Throughout development, the team remained fiercely protective of Jack Ryan’s core identity. He is not a super-soldier or invincible action hero; he remains an analyst at heart. “Even when he’s involved in action stuff, it’s kind of where his brain goes to,” the director emphasized. The film balances explosive sequences with Jack’s signature intelligence-driven problem-solving and moral compass, keeping the character grounded in the real-world complexities Clancy always celebrated.
John Krasinski’s deep investment in the role proved invaluable. As co-writer and executive producer, he brought years of lived experience with the character and a commitment to honoring both the books and previous portrayals. The director called him an ideal steward who helped blend elements from Harrison Ford, Alec Baldwin, Ben Affleck, and his own interpretation into something new yet familiar.
Filming took the crew to real locations rather than green-screen sets. A massive car chase shut down Parliament Square in London, with Big Ben towering overhead. In Dubai, the team captured a high-speed boat chase through the city’s canals. These practical, on-the-ground sequences added authenticity and scale. The director recalled standing in the middle of a closed-off London street during the car chase and feeling overwhelmed by the moment: “You pinch yourself and you go, how lucky am I to be doing this for a living.”
While the spectacle was thrilling, the most gratifying scenes often turned out to be the quieter ones. A tense confrontation between Jack and Greer in a London conference room delivered the kind of character fireworks that linger long after the credits roll. “Movies can be big and loud,” the director observed, “but unless there are characters you care about at the heart of them, they’re not really that interesting to watch or memorable.”

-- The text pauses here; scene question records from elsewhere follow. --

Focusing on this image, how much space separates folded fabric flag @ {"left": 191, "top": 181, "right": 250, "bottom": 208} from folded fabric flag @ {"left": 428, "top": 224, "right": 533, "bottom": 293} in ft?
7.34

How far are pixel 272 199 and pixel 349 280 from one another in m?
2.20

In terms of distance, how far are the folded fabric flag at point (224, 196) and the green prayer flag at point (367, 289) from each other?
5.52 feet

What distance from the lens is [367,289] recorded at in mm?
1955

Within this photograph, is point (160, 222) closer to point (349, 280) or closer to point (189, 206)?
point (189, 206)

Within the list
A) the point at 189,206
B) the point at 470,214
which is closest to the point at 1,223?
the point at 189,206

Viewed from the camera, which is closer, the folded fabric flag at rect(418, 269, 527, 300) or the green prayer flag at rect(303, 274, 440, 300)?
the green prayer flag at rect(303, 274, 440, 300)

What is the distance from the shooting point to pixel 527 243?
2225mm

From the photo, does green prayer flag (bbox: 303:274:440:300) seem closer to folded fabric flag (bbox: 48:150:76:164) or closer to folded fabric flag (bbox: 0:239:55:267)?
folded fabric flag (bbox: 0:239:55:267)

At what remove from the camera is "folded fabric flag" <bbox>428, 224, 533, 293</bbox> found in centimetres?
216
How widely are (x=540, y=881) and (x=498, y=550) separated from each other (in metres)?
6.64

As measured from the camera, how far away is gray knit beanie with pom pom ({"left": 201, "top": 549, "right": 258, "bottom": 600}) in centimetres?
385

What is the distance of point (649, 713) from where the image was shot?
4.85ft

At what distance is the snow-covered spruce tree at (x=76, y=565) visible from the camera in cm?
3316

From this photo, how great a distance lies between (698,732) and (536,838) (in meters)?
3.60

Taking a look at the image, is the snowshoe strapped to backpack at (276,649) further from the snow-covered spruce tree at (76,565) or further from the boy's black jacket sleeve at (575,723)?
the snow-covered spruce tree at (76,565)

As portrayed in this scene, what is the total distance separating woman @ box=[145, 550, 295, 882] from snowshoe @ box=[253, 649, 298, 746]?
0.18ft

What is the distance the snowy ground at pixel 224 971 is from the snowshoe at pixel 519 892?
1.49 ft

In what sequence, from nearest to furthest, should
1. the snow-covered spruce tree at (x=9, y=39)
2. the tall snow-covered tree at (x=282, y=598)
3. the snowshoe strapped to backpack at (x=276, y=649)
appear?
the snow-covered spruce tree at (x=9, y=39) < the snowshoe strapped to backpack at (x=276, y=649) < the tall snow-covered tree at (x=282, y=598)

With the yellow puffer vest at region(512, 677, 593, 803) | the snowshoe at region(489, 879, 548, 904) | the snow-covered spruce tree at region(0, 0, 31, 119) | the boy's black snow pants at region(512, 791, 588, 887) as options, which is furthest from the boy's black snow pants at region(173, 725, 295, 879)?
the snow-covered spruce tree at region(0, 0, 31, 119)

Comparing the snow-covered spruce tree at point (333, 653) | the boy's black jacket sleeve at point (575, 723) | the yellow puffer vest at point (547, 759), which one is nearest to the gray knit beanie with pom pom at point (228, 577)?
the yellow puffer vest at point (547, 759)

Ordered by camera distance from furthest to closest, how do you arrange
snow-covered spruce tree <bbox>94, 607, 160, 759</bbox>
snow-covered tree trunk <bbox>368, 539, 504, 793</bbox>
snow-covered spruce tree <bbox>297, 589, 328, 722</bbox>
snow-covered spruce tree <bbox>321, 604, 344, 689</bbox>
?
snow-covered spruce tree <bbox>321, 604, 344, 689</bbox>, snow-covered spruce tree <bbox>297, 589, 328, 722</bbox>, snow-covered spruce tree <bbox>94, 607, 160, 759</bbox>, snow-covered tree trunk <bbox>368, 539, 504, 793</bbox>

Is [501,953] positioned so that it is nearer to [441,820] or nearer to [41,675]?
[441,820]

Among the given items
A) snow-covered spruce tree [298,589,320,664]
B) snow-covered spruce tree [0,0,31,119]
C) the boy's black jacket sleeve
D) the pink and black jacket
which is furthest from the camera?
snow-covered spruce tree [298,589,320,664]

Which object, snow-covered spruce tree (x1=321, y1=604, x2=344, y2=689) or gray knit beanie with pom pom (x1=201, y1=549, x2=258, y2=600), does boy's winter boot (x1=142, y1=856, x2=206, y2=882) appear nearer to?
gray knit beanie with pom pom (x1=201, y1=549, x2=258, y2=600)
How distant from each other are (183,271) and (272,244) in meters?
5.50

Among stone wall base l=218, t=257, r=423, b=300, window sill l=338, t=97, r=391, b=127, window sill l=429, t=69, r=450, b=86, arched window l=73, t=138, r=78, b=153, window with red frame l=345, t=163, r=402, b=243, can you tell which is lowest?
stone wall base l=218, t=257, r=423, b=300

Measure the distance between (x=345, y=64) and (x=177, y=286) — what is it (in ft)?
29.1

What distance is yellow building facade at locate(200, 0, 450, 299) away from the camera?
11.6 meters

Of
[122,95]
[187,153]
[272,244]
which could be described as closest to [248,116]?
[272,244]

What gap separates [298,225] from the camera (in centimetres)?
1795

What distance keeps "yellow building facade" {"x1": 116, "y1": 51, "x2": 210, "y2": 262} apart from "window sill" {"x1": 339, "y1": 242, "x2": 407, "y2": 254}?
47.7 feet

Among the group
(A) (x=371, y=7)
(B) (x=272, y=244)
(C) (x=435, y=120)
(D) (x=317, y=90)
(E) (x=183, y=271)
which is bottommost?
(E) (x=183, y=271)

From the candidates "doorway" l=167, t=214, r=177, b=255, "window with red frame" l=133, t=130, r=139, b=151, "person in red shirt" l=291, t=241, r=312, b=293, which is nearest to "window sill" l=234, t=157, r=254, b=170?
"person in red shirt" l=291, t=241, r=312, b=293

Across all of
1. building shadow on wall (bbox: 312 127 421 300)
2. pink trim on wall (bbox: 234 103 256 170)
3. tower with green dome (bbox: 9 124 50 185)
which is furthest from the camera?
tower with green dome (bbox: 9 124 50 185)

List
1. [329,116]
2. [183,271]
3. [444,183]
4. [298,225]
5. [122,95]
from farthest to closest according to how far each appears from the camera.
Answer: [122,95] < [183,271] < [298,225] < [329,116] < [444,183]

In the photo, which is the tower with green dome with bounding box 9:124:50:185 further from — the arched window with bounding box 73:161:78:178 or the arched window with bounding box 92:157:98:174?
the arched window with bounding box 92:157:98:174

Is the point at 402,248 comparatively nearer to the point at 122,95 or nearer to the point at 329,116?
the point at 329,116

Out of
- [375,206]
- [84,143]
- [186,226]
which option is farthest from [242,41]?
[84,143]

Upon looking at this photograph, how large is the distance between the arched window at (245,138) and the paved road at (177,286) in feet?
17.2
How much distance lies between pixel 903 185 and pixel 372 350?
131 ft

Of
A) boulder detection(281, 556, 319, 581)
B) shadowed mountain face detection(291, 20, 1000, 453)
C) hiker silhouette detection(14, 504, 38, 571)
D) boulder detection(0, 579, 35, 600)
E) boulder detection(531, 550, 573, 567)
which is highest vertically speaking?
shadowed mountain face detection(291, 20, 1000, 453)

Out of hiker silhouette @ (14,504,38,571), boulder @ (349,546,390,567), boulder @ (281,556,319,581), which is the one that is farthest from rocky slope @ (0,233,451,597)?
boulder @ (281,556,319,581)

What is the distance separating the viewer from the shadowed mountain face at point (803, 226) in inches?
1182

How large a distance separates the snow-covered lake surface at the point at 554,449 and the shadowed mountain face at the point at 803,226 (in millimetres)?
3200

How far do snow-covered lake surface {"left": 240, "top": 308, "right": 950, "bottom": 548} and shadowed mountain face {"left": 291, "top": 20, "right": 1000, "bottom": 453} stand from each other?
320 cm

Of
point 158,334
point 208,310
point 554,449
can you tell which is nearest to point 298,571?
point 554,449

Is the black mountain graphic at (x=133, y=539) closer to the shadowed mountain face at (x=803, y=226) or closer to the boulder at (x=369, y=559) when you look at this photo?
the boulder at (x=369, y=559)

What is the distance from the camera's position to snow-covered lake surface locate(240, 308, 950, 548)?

The production also consulted real CIA and MI6 personnel to ensure the world felt credible. Those conversations reinforced the team’s goal: honor the dedication, intelligence, and service of the people who do these jobs every day, even while delivering the cinematic thrills audiences expect.
When asked for one word to describe Ghost War, the director didn’t hesitate: “Entertaining.” In a world that feels increasingly chaotic, the film’s mission is simple—to give viewers a riveting escape filled with heart, action, and thought-provoking drama. Two years in the making, Jack Ryan: Ghost War stands as a testament to collaboration, character-first storytelling, and the enduring power of Clancy’s everyman hero.